When we forgive people, we don’t do it in the hope that they will change. Well, maybe sometimes we do. But, realistically, we forgive so that we are no longer holding onto the pain, the anger, the fear that can damage our lives. I’ve wasted time in my life perfecting my grudges. It’s futile. It’s a practice that can suck the breath, the spirit, right out of you. It has me.
I have referenced Rachel Held Evans several times in recent weeks. Rachel was raised in an evangelical Christian family. Her father was a pastor and professor at a Christian college in Tennessee. Her whole life and education was bathed in the climate of evangelical Christianity. She was grateful for that foundation, but, as she moved into adulthood, experiencing life outside that sheltered environment, getting married, having children, she began to ask questions of her faith, she began raising questions about and to God. She wrote a blog. She wrote NYT best sellers. She was a much-sought-after preacher.
Rachel’s books and blogs are rich and humorous and insightful. She can make you laugh til you cry.

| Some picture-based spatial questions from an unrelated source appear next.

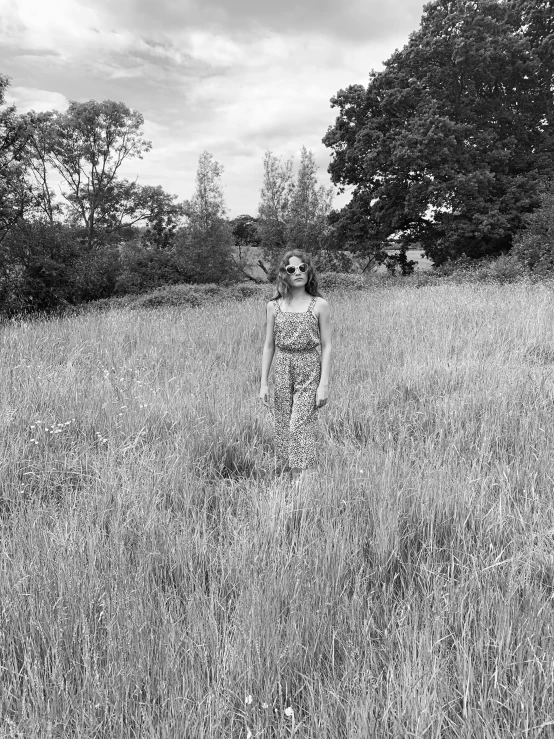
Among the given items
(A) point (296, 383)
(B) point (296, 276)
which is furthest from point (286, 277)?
(A) point (296, 383)

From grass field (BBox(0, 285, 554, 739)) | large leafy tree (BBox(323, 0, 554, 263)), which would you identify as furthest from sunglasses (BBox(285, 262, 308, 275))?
large leafy tree (BBox(323, 0, 554, 263))

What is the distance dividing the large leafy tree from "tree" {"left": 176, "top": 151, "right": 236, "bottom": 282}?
28.2ft

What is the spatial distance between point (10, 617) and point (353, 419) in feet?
10.3

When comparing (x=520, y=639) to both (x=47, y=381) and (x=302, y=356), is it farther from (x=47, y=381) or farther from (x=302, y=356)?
(x=47, y=381)

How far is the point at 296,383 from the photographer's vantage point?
3.42 meters

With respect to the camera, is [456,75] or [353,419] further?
[456,75]

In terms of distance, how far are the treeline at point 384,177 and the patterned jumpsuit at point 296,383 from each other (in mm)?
17313

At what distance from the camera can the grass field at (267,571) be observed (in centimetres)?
141

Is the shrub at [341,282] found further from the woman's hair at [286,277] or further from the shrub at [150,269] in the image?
the woman's hair at [286,277]

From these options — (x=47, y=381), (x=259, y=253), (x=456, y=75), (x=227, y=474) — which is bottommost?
(x=227, y=474)

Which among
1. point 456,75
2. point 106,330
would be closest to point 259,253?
point 456,75

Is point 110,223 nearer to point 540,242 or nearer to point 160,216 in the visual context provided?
point 160,216

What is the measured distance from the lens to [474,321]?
8578mm

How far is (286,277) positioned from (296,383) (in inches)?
30.2
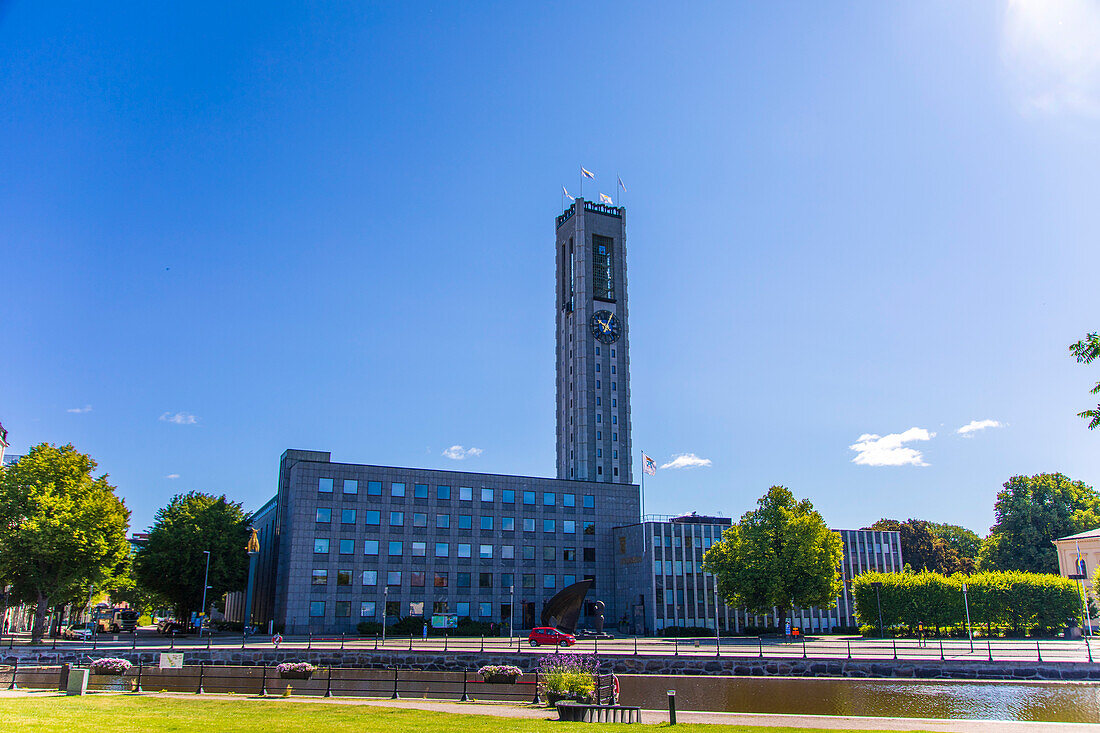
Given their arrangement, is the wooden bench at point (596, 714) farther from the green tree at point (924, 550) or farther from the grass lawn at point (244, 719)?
the green tree at point (924, 550)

She can be blunt. She can make the pages just sing with warmth and beauty.
But, as she pushed the margins of her traditional faith, particularly the beliefs about women’s roles in the church, she suffered terrible, hate-filled insults. Her church condemned her work. Friends fell away. But, she clearly felt the breath of God on her as she was making these changes. She was on that not-so-easy path many of us fear when saying yes to Jesus.
A few years ago, during an especially difficult time, Rachel took up a new practice for Lent. She turned her hate mail into Origami. This is what she said about it: “As much as I try to ignore the most vile of these messages, they can still be quite painful, and I think that’s okay. It’s important to grow thick skin, but I also want to keep a tender, open heart…which means unclenching my fists and letting some of these words hurt every now and again.”

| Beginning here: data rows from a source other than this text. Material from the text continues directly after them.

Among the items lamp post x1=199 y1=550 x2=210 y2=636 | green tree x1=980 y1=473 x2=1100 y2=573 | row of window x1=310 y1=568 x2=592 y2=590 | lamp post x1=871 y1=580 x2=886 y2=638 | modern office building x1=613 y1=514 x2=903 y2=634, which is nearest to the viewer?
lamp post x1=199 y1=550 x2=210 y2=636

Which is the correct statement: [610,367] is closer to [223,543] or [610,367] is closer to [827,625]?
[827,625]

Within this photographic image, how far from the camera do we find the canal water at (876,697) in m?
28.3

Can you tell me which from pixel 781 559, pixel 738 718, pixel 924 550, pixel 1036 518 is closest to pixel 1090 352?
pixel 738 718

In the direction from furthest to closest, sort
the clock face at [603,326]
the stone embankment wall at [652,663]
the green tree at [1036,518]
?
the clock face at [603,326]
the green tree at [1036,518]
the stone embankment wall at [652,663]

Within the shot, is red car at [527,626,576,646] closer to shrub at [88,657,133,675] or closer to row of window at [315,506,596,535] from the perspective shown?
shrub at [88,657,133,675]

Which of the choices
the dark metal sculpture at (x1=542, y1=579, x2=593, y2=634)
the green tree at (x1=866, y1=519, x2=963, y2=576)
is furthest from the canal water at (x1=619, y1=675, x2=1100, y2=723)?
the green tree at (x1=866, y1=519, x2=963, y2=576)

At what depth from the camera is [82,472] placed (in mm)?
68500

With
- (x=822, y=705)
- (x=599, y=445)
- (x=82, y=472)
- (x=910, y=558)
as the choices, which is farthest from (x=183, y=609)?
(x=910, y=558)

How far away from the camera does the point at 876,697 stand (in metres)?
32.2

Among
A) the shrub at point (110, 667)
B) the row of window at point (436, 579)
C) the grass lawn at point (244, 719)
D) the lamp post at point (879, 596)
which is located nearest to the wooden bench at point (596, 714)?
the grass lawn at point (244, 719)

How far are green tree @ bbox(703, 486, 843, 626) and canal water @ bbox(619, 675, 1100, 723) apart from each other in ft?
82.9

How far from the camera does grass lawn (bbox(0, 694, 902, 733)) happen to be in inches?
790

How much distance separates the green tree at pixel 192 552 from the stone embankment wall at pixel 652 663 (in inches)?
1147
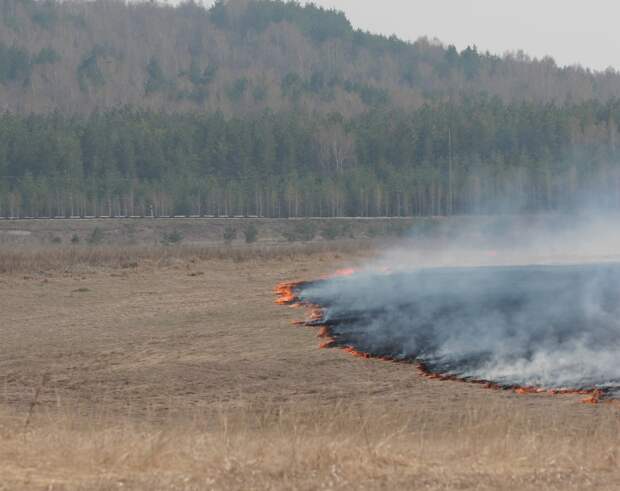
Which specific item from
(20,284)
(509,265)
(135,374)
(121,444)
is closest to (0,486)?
(121,444)

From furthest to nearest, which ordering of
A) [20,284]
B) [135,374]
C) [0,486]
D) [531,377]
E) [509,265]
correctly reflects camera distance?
[509,265], [20,284], [135,374], [531,377], [0,486]

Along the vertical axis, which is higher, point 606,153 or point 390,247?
point 606,153

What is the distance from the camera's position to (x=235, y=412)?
88.1 feet

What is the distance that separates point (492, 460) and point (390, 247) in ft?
288

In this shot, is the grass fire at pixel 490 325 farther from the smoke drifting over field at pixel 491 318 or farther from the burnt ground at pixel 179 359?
the burnt ground at pixel 179 359

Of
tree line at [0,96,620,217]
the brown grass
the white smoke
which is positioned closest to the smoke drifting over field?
the white smoke

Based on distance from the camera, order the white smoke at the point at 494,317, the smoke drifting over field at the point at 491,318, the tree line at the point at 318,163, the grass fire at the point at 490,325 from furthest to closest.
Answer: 1. the tree line at the point at 318,163
2. the white smoke at the point at 494,317
3. the smoke drifting over field at the point at 491,318
4. the grass fire at the point at 490,325

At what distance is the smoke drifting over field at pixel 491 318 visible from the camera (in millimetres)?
33406

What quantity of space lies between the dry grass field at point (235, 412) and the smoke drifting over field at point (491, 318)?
7.35 ft

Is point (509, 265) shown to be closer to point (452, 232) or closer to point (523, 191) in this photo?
point (452, 232)

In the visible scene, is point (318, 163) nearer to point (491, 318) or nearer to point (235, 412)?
point (491, 318)

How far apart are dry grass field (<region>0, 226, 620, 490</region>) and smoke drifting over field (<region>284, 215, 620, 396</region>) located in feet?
7.35

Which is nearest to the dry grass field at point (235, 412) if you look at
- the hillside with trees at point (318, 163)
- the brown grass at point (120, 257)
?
the brown grass at point (120, 257)

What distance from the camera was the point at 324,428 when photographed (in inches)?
832
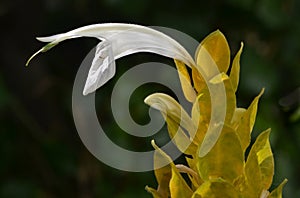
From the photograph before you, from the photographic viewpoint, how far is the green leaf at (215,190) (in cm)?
34

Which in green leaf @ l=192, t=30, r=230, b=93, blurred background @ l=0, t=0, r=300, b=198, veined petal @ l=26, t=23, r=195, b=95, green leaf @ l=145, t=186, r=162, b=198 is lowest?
blurred background @ l=0, t=0, r=300, b=198

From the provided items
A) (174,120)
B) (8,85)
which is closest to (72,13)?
(8,85)

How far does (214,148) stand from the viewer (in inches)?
13.8

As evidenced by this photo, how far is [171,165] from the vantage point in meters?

At the end of her Lenten journey, Rachel wrote: “What I learned, turning my hate mail into origami, is that we’re meant to remake this world together. We’re meant to hurt together, heal together, forgive together, and create together. And, in a sense, even the people who continue to hate me and call me names are a part of this beautiful process. Their words, carelessly spoken, spent the last 40 days in my home- getting creased and folded, worked over…stepped on by a toddler, read by my sister, stained with coffee…blacked out, thrown away, turned into poems, and folded into sailboats and cranes and pigeons that now sit smiling at me from my office window.”
Jesus said, “If you forgive the sins of any, they are forgiven. If you retain the sins of any, they are retained.”

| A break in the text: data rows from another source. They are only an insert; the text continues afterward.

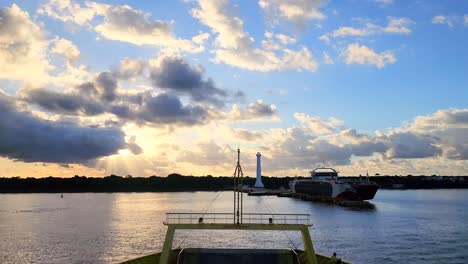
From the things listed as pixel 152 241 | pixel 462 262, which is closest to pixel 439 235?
pixel 462 262

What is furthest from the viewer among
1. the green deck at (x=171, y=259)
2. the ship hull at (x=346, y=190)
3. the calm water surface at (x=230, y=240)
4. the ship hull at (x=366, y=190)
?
the ship hull at (x=346, y=190)

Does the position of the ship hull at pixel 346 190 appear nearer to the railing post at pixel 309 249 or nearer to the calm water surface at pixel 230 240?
the calm water surface at pixel 230 240

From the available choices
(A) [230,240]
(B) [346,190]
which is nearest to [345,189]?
(B) [346,190]

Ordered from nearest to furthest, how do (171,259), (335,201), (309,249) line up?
(309,249), (171,259), (335,201)

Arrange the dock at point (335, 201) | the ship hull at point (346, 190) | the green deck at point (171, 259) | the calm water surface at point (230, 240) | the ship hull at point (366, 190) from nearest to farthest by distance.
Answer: the green deck at point (171, 259) < the calm water surface at point (230, 240) < the dock at point (335, 201) < the ship hull at point (366, 190) < the ship hull at point (346, 190)

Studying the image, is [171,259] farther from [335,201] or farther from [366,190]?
[335,201]

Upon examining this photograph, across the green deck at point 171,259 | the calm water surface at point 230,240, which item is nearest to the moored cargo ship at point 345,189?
the calm water surface at point 230,240

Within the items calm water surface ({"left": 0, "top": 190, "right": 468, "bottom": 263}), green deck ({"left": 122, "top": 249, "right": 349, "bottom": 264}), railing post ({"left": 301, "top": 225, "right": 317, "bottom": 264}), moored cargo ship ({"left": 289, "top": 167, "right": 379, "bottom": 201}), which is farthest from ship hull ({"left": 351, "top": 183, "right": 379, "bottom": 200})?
railing post ({"left": 301, "top": 225, "right": 317, "bottom": 264})

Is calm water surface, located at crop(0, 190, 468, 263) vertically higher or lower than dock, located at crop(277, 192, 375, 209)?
lower

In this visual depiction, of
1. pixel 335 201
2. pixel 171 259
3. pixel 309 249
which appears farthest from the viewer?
pixel 335 201

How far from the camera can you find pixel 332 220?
8900cm

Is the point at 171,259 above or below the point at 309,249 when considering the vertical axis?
below

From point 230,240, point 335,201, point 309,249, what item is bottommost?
point 230,240

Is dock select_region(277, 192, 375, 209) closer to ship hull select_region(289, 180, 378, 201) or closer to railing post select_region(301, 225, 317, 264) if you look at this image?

I kinda doubt you and I have ever received the volume of hate mail Rachel Evans did.
But, I’d bet we could all name someone or something, that hurt us or made us miserable. And, this is saying the quiet part out loud… I have been known to hang onto nasty emails and memos and evaluations for a long time. I used to pull them out of file folders and stew over them, maybe shed a few tears and vow …you get the drift.
But, praise God from whom all blessings flow…it doesn’t last…when the risen Christ throws open the locked door of the heart, or the memory locked into the mind, and says, “Blow. Blow. Blow all of that stale, grudging, judging, lifeless air out.
*Affirmation of Faith Apostles’ Creed p. 35
*Hymn 581 Gloria Patri
Pastoral Prayer and the Lord’s Prayer
Presenting Our Tithes and Offerings
*Hymn 606 Doxology
*Prayer of Dedication
We are so filled with the joy of the resurrection that
we offer these gifts of our time, abilities, and treasure to you, O God. May they be signs of hope, peace, life, and community to all in need of your gifts and grace.
In Jesus’ name, who gave his life that we might live. Amen.
*Hymn 268 Crown Him With Many Crowns
The risen Christ says: Peace be with you.
May you be filled with all joy and hope in believing.
We have seen the Lord! Alleluia! Amen.